* What is expected: Retype each record exactly.

Saved entries
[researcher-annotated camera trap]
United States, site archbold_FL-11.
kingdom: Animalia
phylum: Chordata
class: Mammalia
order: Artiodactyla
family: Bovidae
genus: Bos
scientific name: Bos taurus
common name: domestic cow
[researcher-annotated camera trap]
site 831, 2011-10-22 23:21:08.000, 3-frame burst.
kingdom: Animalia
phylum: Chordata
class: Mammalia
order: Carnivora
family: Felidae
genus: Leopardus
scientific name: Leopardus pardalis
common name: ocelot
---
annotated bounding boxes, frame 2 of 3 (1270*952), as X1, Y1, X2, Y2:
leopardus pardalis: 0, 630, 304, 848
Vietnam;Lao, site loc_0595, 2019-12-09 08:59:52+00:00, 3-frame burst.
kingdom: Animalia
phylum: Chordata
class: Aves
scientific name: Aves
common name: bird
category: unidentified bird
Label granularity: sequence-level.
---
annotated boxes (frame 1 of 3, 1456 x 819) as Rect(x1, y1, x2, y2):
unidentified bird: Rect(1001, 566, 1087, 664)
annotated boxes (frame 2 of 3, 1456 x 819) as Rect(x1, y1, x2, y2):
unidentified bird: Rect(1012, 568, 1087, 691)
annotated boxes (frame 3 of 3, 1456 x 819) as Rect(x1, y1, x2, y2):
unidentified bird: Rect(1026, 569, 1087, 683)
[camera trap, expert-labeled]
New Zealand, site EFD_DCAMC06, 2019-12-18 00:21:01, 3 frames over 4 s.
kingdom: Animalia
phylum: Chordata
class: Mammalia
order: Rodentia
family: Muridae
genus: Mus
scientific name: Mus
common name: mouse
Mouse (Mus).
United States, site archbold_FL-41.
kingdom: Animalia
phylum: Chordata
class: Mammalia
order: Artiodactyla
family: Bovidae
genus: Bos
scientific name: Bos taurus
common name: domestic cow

* Written reply:
[researcher-annotated camera trap]
United States, site archbold_FL-11.
kingdom: Animalia
phylum: Chordata
class: Mammalia
order: Artiodactyla
family: Bovidae
genus: Bos
scientific name: Bos taurus
common name: domestic cow
[researcher-annotated camera trap]
site 831, 2011-10-22 23:21:08.000, 3-frame burst.
kingdom: Animalia
phylum: Chordata
class: Mammalia
order: Carnivora
family: Felidae
genus: Leopardus
scientific name: Leopardus pardalis
common name: ocelot
---
annotated bounding boxes, frame 2 of 3 (1270*952), as X1, Y1, X2, Y2:
leopardus pardalis: 0, 630, 304, 848
Vietnam;Lao, site loc_0595, 2019-12-09 08:59:52+00:00, 3-frame burst.
kingdom: Animalia
phylum: Chordata
class: Aves
scientific name: Aves
common name: bird
category: unidentified bird
Label granularity: sequence-level.
---
annotated boxes (frame 1 of 3, 1456 x 819) as Rect(x1, y1, x2, y2):
unidentified bird: Rect(1001, 566, 1087, 664)
annotated boxes (frame 2 of 3, 1456 x 819) as Rect(x1, y1, x2, y2):
unidentified bird: Rect(1012, 568, 1087, 691)
annotated boxes (frame 3 of 3, 1456 x 819) as Rect(x1, y1, x2, y2):
unidentified bird: Rect(1026, 569, 1087, 683)
[camera trap, expert-labeled]
New Zealand, site EFD_DCAMC06, 2019-12-18 00:21:01, 3 frames over 4 s.
kingdom: Animalia
phylum: Chordata
class: Mammalia
order: Rodentia
family: Muridae
genus: Mus
scientific name: Mus
common name: mouse
Mouse (Mus).
United States, site archbold_FL-41.
kingdom: Animalia
phylum: Chordata
class: Mammalia
order: Artiodactyla
family: Bovidae
genus: Bos
scientific name: Bos taurus
common name: domestic cow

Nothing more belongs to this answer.